**TASK DESCRIPTION**
Rewrite the material below with "viewer" replaced by "observer" throughout, leaving everything else unchanged. Omit the pictures from your answer.

Records for spatial reasoning
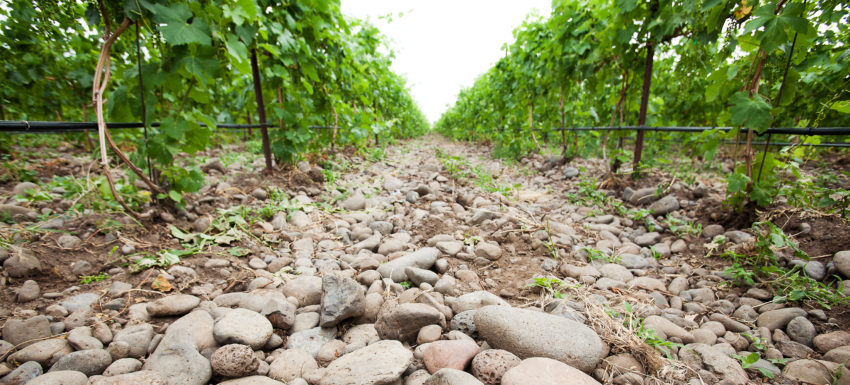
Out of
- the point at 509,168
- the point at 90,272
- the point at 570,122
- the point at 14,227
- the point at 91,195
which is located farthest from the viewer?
the point at 570,122

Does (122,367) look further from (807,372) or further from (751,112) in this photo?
(751,112)

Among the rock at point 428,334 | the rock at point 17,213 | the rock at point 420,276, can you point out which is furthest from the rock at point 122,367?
the rock at point 17,213

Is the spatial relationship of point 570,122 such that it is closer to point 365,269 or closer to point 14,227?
point 365,269

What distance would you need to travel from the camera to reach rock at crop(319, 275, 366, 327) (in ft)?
4.72

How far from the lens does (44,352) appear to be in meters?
1.14

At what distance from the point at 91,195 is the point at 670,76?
319 inches

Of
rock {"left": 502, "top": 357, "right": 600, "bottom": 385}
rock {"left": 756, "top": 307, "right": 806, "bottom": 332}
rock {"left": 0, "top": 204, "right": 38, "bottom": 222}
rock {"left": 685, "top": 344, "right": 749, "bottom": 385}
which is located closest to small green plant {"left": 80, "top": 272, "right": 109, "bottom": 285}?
rock {"left": 0, "top": 204, "right": 38, "bottom": 222}

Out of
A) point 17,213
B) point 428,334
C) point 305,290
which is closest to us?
point 428,334

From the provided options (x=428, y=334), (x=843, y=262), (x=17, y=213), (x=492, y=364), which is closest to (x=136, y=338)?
(x=428, y=334)

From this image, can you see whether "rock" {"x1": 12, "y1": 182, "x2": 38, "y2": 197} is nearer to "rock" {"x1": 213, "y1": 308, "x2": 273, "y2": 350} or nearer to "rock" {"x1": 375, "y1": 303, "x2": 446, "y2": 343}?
"rock" {"x1": 213, "y1": 308, "x2": 273, "y2": 350}

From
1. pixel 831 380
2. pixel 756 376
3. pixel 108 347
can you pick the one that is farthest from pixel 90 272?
pixel 831 380

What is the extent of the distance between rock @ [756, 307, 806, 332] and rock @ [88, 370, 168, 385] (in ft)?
7.62

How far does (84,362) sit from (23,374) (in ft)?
0.47

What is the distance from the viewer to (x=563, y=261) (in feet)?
7.05
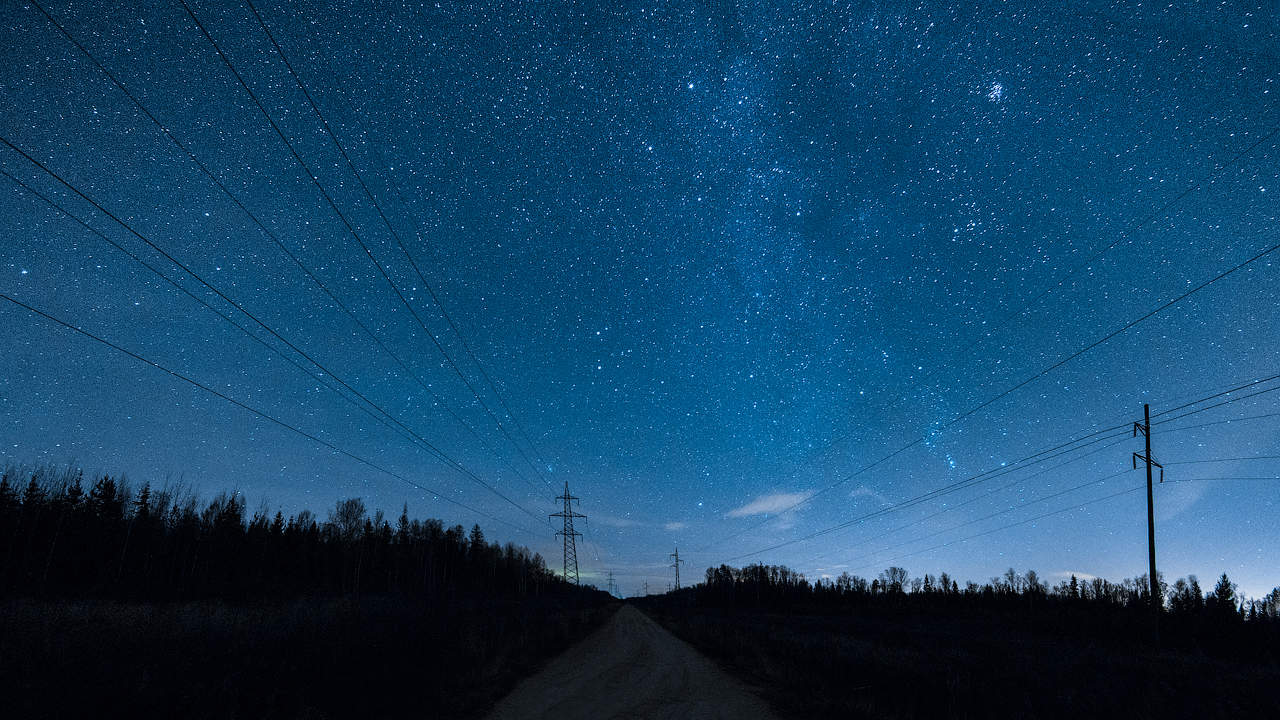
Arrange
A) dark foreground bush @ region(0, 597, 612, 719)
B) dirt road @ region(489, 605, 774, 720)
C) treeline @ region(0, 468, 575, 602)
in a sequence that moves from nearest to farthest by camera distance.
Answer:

**OUTPUT**
Out of
- the point at 509,168
- the point at 90,272
- the point at 570,122
- the point at 14,227
- the point at 91,195
which is located farthest from the observer?
the point at 570,122

Does (122,367) look further from (807,372) or further from (751,112) in this photo?
(751,112)

Among the rock at point 428,334 | the rock at point 17,213 | the rock at point 420,276, can you point out which is furthest from the rock at point 122,367?
the rock at point 17,213

Is the spatial relationship of point 570,122 such that it is closer to point 365,269 or closer to point 14,227?
point 365,269

What distance would you need to travel from the camera to reach rock at crop(319, 275, 366, 327) (in ft)?
4.72

How far from the lens does (44,352) appear to be in meters?
1.14

At what distance from the point at 91,195 is the point at 670,76?
319 inches

Of
rock {"left": 502, "top": 357, "right": 600, "bottom": 385}
rock {"left": 756, "top": 307, "right": 806, "bottom": 332}
rock {"left": 0, "top": 204, "right": 38, "bottom": 222}
rock {"left": 685, "top": 344, "right": 749, "bottom": 385}
which is located closest to small green plant {"left": 80, "top": 272, "right": 109, "bottom": 285}?
rock {"left": 0, "top": 204, "right": 38, "bottom": 222}

Out of
A) point 17,213
B) point 428,334
C) point 305,290
which is closest to us?
point 428,334

From the provided options (x=428, y=334), (x=843, y=262), (x=17, y=213), (x=492, y=364), which is closest to (x=136, y=338)?
(x=428, y=334)

From this image, can you see whether "rock" {"x1": 12, "y1": 182, "x2": 38, "y2": 197} is nearer to "rock" {"x1": 213, "y1": 308, "x2": 273, "y2": 350} or nearer to "rock" {"x1": 375, "y1": 303, "x2": 446, "y2": 343}?
"rock" {"x1": 213, "y1": 308, "x2": 273, "y2": 350}

From
1. pixel 831 380
2. pixel 756 376
3. pixel 108 347
can you pick the one that is farthest from pixel 90 272?
pixel 831 380

What is the extent of the distance between rock @ [756, 307, 806, 332] and rock @ [88, 370, 168, 385] (in ft)?
7.62

How far does (84,362) sit from (23,374) (in ft)?
0.47

What is the distance from the observer to (x=563, y=261) (in feet)?
7.05
Arrange
A) dark foreground bush @ region(0, 597, 612, 719)
B) dirt road @ region(489, 605, 774, 720)
C) treeline @ region(0, 468, 575, 602)
in a sequence that moves from nearest to farthest by camera distance.
Answer:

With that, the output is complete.